__TESTO DA LEGGERE__
┏━━
1. Con ordinanza in data 22.6.2012 il Tribunale di Lecce, costituito ex art. 310 cod. proc. pen., ha rigettato l’appello proposto da A.P. avverso il provvedimento con il quale il Gip della stessa sede il 31.5.2012 aveva disatteso l’istanza di scarcerazione per decorrenza dei termini di fase della misura cautelare allo stesso applicata, ai sensi dell’art. 297 comma 3 cod. proc. pen..
In specie, si ha riguardo alla misura cautelare degli arresti domiciliari applicata con ordinanza emessa il 24.4.2012 (eseguita il 14.5.2012) al P. per più delitti di cui all’art. 73 d.P.R. n. 309 del 1990, commessi tra il (omissis).
Ad avviso dell’istante, detta misura custodiale doveva essere dichiarata inefficace, ai sensi degli artt. 297 comma 3 e 303 cod. proc. pen., ricorrendo i presupposti della c.d. contestazione a catena, essendo stato tratto in arresto in flagranza del reato di cui all’art. 73 d.P.R. n. 309 del 1990 (per avere detenuto a fini di spaccio gr. 7 di eroina), fatto per il quale era rimasto detenuto ininterrottamente dal momento dell’arresto, del (omissis), al 19.6.2010, data della irrevocabilità della sentenza di patteggiamento, e successivamente in espiazione di pena.
┗━━
__RECORD FORNITI__
┏━━
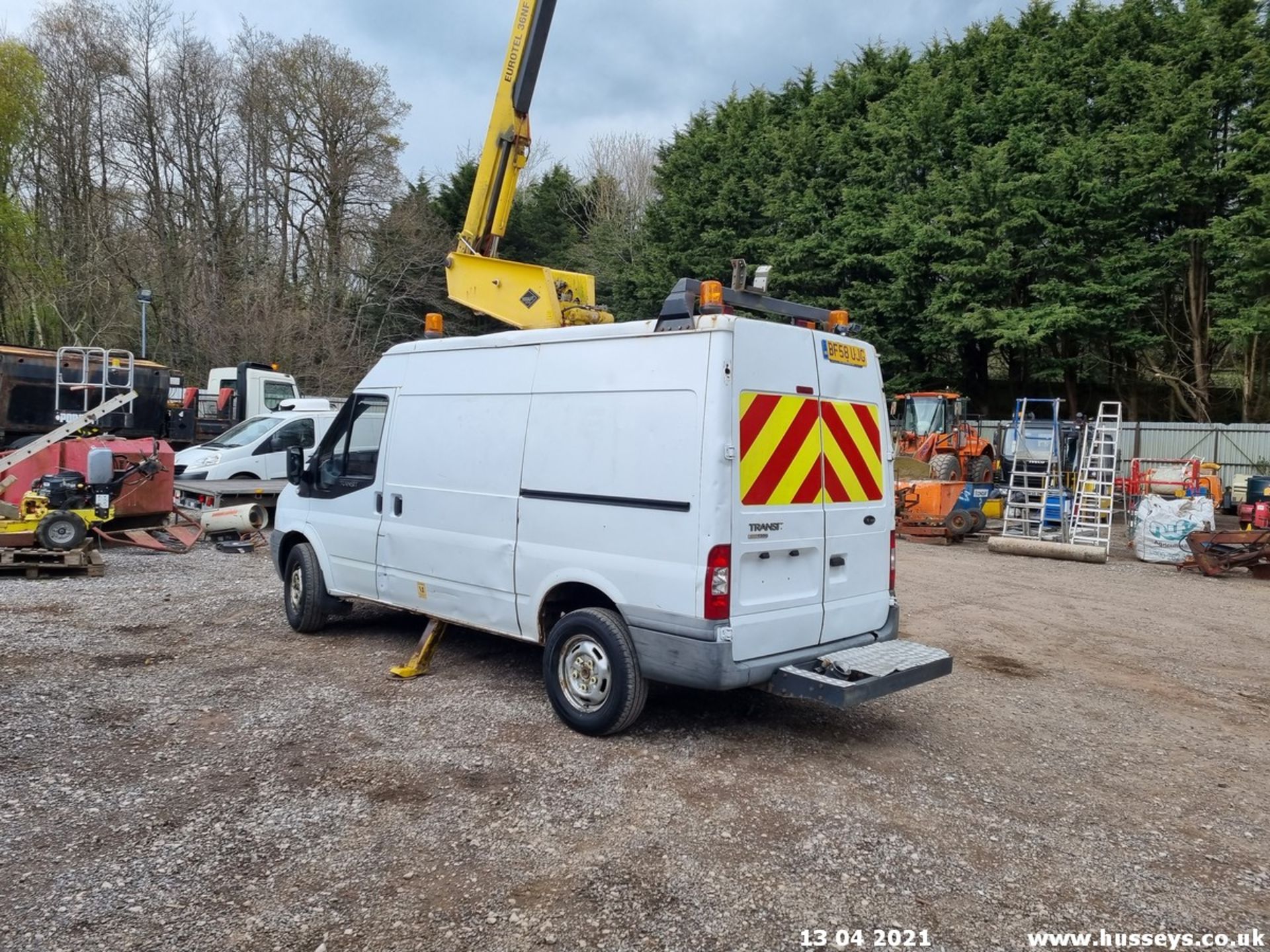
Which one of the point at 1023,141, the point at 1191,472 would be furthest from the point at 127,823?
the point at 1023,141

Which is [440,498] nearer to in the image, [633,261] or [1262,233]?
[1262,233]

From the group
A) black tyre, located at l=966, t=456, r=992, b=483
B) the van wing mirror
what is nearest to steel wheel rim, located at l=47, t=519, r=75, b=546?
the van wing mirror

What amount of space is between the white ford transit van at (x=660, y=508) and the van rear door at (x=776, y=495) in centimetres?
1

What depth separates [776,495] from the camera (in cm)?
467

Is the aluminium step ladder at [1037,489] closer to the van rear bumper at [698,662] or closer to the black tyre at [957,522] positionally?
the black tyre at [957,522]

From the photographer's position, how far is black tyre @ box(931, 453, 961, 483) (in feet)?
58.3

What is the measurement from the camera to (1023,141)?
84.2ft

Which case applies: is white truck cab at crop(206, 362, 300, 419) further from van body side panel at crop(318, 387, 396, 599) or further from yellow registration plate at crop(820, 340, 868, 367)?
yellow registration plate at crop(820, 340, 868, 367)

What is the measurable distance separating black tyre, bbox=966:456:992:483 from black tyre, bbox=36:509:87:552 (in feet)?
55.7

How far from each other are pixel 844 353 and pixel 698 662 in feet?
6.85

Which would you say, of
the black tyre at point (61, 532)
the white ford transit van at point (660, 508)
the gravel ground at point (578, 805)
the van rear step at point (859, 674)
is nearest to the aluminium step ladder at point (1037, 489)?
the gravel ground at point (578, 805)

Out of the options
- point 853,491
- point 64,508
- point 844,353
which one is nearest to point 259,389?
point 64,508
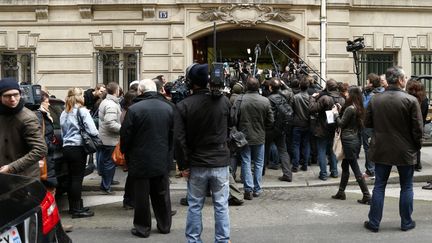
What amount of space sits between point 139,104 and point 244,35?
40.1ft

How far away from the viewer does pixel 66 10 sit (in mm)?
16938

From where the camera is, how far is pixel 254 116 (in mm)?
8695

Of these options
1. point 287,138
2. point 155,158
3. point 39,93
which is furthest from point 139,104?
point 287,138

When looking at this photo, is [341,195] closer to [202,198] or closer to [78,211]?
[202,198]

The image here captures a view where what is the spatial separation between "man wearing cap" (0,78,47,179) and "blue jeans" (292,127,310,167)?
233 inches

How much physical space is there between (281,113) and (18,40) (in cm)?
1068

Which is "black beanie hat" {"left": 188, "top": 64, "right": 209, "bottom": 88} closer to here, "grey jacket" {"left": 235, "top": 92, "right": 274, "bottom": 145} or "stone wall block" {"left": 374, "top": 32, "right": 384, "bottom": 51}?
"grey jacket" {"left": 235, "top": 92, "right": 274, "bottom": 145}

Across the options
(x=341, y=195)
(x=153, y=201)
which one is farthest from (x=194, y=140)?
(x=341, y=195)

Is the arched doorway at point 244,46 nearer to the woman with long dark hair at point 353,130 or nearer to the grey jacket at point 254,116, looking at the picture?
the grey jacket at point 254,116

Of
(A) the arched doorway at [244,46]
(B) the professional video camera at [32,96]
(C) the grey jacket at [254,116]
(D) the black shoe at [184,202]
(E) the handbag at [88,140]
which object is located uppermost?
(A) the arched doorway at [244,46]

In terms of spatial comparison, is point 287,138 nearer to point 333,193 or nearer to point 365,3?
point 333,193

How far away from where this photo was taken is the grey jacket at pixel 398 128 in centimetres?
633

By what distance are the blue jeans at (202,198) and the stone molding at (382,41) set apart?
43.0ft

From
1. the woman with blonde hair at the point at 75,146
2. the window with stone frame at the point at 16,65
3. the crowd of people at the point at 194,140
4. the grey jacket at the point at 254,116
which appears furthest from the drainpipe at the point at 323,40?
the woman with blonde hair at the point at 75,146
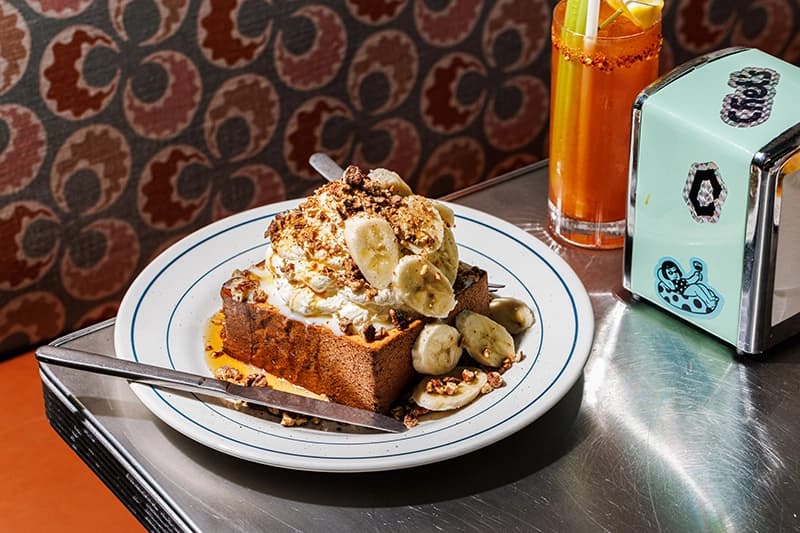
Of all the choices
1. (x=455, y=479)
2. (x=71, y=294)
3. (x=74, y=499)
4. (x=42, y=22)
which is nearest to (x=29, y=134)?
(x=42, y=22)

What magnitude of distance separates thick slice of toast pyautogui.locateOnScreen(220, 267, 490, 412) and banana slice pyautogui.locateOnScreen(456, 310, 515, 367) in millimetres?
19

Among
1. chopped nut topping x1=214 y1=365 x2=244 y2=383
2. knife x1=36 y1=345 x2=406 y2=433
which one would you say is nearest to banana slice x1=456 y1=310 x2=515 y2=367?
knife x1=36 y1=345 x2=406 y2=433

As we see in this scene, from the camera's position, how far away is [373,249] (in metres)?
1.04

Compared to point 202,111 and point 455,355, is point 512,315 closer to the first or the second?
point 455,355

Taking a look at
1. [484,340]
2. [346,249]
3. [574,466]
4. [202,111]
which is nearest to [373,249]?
┗━━
┏━━
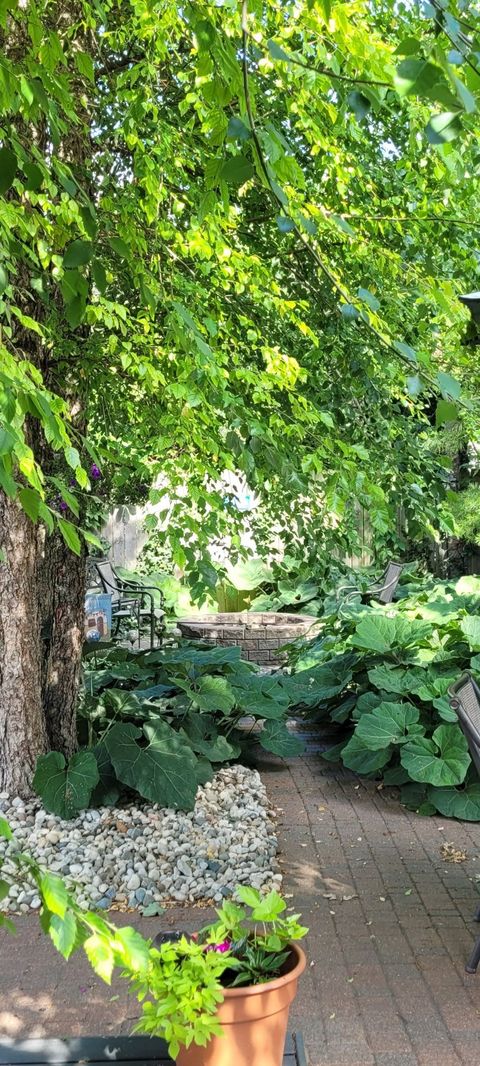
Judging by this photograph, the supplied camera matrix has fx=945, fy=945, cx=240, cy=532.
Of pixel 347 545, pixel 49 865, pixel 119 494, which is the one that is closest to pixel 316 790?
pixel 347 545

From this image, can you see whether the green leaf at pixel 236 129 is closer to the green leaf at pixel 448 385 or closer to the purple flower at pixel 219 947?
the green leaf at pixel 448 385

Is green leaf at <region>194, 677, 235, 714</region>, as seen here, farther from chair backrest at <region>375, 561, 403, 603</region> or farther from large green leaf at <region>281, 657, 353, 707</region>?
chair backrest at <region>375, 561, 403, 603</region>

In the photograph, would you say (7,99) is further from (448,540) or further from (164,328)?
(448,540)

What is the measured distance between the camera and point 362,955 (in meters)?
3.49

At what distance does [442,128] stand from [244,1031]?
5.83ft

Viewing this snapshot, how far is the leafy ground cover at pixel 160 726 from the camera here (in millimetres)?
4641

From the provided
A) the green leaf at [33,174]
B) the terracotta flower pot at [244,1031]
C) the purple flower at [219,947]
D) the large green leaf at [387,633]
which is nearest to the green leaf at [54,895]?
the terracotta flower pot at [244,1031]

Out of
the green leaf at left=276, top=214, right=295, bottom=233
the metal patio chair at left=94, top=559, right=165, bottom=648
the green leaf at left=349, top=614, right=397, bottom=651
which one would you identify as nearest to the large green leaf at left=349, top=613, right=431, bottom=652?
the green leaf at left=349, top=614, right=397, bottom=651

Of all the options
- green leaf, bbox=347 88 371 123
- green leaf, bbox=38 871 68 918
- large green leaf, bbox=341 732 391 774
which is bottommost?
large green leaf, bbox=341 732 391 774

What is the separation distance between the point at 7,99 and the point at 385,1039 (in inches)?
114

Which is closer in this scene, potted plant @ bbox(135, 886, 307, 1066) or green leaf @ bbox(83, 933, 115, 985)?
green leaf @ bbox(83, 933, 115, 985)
┗━━
__COSA FARAI__
Riporta parola per parola il brano del testo da leggere che comincia con "Ad avviso dell’istante, detta" e si conclude con "espiazione di pena.".

__RISULTATO DELL'ESERCIZIO__
Ad avviso dell’istante, detta misura custodiale doveva essere dichiarata inefficace, ai sensi degli artt. 297 comma 3 e 303 cod. proc. pen., ricorrendo i presupposti della c.d. contestazione a catena, essendo stato tratto in arresto in flagranza del reato di cui all’art. 73 d.P.R. n. 309 del 1990 (per avere detenuto a fini di spaccio gr. 7 di eroina), fatto per il quale era rimasto detenuto ininterrottamente dal momento dell’arresto, del (omissis), al 19.6.2010, data della irrevocabilità della sentenza di patteggiamento, e successivamente in espiazione di pena.